Calliope now understands exactly who is speaking to her. She tenses up, scuttles backward, and begins tumbling down the stairs into the aisle. She starts running before she’s even up on both feet, clawing the carpet ragged in her desperation to escape the cathedral. The congregation watches her go, but no one moves to help her, or even looks in her direction. In her wake, she leaves a primal, echoing wail. The door closes thunderously behind her. Her scream can be heard beyond the doors, growing quieter as she recedes into the distance.
Kanaya adjusts the buttons on her very fashionable mourning gloves and sighs.
KANAYA: This Certainly Is A Turn Of Events
ARADIA: ill say
ARADIA: at first i was underwhelmed with the proceedings i have to admit
ARADIA: but that was quite the twist
ARADIA: this may be one of the best death related celebrations ive ever seen :)

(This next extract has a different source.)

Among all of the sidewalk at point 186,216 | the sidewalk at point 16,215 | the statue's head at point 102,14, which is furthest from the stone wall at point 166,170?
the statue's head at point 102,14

SOLLUX: t0p five at least.
Teen-Jade floats out of her coffin with measured grace. Adult-Jade shudders as her reanimated duplicate passes by. She slides back into Kanaya’s comforting arms and hides her face in the crook of her neck. Teen-Jade directs her pitch-black eyes toward the arched marble ceiling, and gazes skyward with a sort of intensity and purpose nobody in this crowd has seen in years. It’s as if her glare is passing through the roof of the church and continuing unimpeded through the partitions of this very plane of reality itself.
JADE: you’re undoubtedly surprised.
JADE: but these events were not unpredictable at all.
JADE: this is exactly what i have been expecting to happen.
She spreads her arms and speaks in a voice as deep and dark as the void.
JADE: and while i cannot say the same thing for the rest of you,
JADE: i, at least, am exactly where i am meant to be.
Jake meekly raises his hand, now treating the botched funeral as something closer to a classroom setting.
JAKE: Hey uh.
JAKE: Not to come off as a total idiot here but...
JAKE: Who were you supposed to be again?
She directs the powerful vacuum of her hollow glare towards the total idiot. She regards him for a moment, radiating a sense of disdain for what may very well be the greatest living source of ignorance she has ever encountered in her many eons of existence.
JADE: my name is calliope.
JADE: i am the muse of space.
JADE: and i have entered this body to protect your world.